## AUFGABE A
Zeig jede Zeile der Einträge, in der das Wort „tile“ vorkommt. Groß- und Kleinschreibung zählt dabei.

## TEXT
════════

Grandezza am Canal Grande

Klatsch und Tratsch rund um Venedig und was Sie eigentlich gar nicht unbedingt wissen wollten. Ein Insider-Lexikon auf Weltniveau mit dem Drang zum wirklich Schönen  ■ Von Carl-Wilhelm Macke

Wollten wir nicht immer schon mal wissen, warum Hans Magnus Enzensberger seine Wohnung in Venedig aufgegeben hat? Und wo Norman Mailer seine Ravioli bestellt, wenn er mal wieder die Serenissima besucht, ist ja auch eine uns seit langem bedrängende Frage. Jetzt endlich wissen wir es. Seitdem wir das soeben im Münchener Beck-Verlag erschienene „Insider- Lexikon Venedig“ von Gaston Salvatore gelesen haben, ist unser kulturelles Kapital um einige kleine Sümmchen reicher.

════════

## VORLIEGENDE EINTRÄGE
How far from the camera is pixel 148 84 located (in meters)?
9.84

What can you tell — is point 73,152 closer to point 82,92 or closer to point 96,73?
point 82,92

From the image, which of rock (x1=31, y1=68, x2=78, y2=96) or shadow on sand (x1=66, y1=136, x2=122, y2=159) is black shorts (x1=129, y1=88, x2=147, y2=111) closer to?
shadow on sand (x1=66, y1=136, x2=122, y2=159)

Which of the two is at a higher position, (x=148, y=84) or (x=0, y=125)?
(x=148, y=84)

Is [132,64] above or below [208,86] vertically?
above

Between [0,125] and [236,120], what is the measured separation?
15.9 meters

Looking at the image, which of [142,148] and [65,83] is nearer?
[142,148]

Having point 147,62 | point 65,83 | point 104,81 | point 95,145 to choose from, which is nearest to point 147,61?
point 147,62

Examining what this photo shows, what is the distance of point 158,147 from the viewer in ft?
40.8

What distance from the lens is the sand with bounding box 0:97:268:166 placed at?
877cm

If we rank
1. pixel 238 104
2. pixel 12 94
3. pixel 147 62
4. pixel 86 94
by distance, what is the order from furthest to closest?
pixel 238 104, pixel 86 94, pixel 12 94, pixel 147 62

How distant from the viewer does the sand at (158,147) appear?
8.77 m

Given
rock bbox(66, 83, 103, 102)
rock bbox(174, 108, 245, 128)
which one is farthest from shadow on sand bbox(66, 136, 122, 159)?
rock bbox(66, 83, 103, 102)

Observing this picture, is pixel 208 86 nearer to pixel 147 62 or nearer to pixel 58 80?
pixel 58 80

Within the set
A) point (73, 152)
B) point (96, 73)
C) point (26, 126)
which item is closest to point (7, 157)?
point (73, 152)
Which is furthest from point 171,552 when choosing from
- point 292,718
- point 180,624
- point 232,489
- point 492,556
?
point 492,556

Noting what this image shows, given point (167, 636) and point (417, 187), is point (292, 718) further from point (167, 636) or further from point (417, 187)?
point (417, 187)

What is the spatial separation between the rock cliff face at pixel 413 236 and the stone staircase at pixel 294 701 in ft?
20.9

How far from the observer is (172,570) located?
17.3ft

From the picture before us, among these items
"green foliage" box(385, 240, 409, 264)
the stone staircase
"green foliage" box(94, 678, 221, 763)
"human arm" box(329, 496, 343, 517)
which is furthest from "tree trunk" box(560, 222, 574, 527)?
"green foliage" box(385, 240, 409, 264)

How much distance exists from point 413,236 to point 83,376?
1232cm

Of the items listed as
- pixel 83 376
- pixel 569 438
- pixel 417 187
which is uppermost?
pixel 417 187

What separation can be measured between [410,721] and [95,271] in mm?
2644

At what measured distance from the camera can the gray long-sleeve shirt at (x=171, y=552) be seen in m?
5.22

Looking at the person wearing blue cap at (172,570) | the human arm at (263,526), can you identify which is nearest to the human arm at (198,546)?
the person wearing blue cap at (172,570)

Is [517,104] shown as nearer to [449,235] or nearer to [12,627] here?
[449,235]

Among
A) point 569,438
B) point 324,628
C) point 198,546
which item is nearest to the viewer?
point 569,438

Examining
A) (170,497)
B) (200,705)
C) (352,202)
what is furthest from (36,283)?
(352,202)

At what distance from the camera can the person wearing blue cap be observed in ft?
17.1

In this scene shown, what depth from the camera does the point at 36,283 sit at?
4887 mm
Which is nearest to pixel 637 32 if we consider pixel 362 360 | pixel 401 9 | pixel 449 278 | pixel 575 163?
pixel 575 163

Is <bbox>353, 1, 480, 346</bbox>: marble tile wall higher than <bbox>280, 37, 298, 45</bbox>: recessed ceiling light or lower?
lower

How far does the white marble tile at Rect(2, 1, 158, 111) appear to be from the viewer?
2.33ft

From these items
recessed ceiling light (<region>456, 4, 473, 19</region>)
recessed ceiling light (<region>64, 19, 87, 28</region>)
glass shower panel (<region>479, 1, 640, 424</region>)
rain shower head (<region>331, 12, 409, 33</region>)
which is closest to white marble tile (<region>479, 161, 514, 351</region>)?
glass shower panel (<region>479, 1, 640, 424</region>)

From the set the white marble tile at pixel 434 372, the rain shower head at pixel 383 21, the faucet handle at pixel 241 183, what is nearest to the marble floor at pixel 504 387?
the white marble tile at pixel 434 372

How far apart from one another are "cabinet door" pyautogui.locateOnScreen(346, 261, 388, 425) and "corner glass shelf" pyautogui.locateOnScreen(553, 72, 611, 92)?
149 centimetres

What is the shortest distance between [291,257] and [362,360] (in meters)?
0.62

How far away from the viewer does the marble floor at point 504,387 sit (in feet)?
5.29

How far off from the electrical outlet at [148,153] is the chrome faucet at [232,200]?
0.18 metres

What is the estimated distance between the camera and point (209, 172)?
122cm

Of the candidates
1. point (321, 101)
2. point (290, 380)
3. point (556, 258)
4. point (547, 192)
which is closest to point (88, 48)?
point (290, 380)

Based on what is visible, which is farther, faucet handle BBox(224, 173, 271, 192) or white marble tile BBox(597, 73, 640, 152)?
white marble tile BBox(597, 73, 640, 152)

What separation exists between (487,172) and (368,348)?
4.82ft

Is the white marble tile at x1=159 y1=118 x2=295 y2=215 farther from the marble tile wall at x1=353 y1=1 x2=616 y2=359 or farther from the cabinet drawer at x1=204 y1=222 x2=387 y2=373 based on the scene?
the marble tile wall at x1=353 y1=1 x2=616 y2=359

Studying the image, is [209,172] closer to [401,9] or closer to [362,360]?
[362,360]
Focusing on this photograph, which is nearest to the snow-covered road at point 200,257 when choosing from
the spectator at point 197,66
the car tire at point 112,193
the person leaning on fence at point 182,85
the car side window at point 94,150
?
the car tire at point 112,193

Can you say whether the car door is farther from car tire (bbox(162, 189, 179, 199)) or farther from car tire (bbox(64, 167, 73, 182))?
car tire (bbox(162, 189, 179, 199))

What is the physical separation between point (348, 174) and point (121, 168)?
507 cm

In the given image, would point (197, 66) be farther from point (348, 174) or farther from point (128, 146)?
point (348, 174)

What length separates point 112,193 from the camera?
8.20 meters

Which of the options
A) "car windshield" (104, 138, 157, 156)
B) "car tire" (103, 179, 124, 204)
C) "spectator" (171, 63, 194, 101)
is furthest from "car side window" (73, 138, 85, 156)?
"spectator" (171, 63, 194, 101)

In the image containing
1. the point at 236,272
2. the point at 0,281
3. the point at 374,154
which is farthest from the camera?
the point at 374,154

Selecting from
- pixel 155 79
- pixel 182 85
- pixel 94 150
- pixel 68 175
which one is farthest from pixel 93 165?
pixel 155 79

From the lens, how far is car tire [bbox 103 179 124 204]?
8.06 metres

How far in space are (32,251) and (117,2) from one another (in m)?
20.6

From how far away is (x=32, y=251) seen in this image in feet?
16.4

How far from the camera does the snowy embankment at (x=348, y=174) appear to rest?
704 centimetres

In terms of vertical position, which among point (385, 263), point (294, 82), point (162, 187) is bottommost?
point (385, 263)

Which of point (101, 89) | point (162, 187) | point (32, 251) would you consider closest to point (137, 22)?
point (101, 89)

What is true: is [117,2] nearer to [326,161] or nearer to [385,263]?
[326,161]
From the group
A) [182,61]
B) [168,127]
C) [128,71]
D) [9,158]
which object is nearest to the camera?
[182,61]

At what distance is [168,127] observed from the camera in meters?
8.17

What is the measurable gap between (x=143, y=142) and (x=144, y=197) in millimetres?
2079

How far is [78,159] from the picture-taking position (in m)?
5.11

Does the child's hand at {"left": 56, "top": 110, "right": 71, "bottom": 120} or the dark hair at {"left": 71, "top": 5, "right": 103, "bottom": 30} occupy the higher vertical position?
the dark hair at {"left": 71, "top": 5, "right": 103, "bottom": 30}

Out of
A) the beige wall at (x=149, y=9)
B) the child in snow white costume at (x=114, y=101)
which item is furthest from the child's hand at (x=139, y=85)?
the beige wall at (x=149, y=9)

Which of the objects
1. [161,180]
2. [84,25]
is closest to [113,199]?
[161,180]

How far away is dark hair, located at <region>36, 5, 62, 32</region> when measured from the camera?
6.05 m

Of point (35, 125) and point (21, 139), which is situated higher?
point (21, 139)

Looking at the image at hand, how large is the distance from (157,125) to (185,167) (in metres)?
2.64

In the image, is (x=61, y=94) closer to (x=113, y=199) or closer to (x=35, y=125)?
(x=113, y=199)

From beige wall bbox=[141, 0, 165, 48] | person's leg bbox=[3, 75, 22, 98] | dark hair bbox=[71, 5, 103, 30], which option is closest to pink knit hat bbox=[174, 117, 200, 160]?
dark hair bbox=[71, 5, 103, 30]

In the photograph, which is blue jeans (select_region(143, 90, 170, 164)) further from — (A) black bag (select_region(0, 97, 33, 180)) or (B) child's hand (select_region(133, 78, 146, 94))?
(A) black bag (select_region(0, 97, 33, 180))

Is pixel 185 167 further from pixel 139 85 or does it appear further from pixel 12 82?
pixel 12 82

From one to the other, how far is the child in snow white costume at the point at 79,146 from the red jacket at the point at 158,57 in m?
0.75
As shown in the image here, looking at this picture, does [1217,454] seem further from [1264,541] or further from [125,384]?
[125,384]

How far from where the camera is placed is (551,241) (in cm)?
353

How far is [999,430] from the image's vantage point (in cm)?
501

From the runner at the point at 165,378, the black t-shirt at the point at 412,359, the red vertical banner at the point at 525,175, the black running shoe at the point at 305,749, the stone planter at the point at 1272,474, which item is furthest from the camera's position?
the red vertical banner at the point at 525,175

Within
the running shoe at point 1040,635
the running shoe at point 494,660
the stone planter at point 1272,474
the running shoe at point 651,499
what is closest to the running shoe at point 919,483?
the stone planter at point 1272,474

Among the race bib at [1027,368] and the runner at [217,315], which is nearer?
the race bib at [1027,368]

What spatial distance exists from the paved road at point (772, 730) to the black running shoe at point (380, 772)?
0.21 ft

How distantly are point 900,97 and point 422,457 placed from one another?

════════

## AUFGABE B
Gib den Text über Venedig von „Grandezza am Canal“ bis einschließlich „kleine Sümmchen reicher.“ wieder und setz dabei „Lasagne“ an die Stelle von „Ravioli“.

## LÖSUNG A
Is <bbox>353, 1, 480, 346</bbox>: marble tile wall higher than <bbox>280, 37, 298, 45</bbox>: recessed ceiling light or lower?
How far does the white marble tile at Rect(2, 1, 158, 111) appear to be from the viewer?
which is closest to white marble tile (<region>479, 161, 514, 351</region>)?
From the set the white marble tile at pixel 434 372, the rain shower head at pixel 383 21, the faucet handle at pixel 241 183, what is nearest to the marble floor at pixel 504 387?
the white marble tile at pixel 434 372
Based on what is visible, which is farther, faucet handle BBox(224, 173, 271, 192) or white marble tile BBox(597, 73, 640, 152)?
white marble tile BBox(597, 73, 640, 152)
Is the white marble tile at x1=159 y1=118 x2=295 y2=215 farther from the marble tile wall at x1=353 y1=1 x2=616 y2=359 or farther from the cabinet drawer at x1=204 y1=222 x2=387 y2=373 based on the scene?
the marble tile wall at x1=353 y1=1 x2=616 y2=359

## LÖSUNG B
Grandezza am Canal Grande

Klatsch und Tratsch rund um Venedig und was Sie eigentlich gar nicht unbedingt wissen wollten. Ein Insider-Lexikon auf Weltniveau mit dem Drang zum wirklich Schönen  ■ Von Carl-Wilhelm Macke

Wollten wir nicht immer schon mal wissen, warum Hans Magnus Enzensberger seine Wohnung in Venedig aufgegeben hat? Und wo Norman Mailer seine Lasagne bestellt, wenn er mal wieder die Serenissima besucht, ist ja auch eine uns seit langem bedrängende Frage. Jetzt endlich wissen wir es. Seitdem wir das soeben im Münchener Beck-Verlag erschienene „Insider- Lexikon Venedig“ von Gaston Salvatore gelesen haben, ist unser kulturelles Kapital um einige kleine Sümmchen reicher.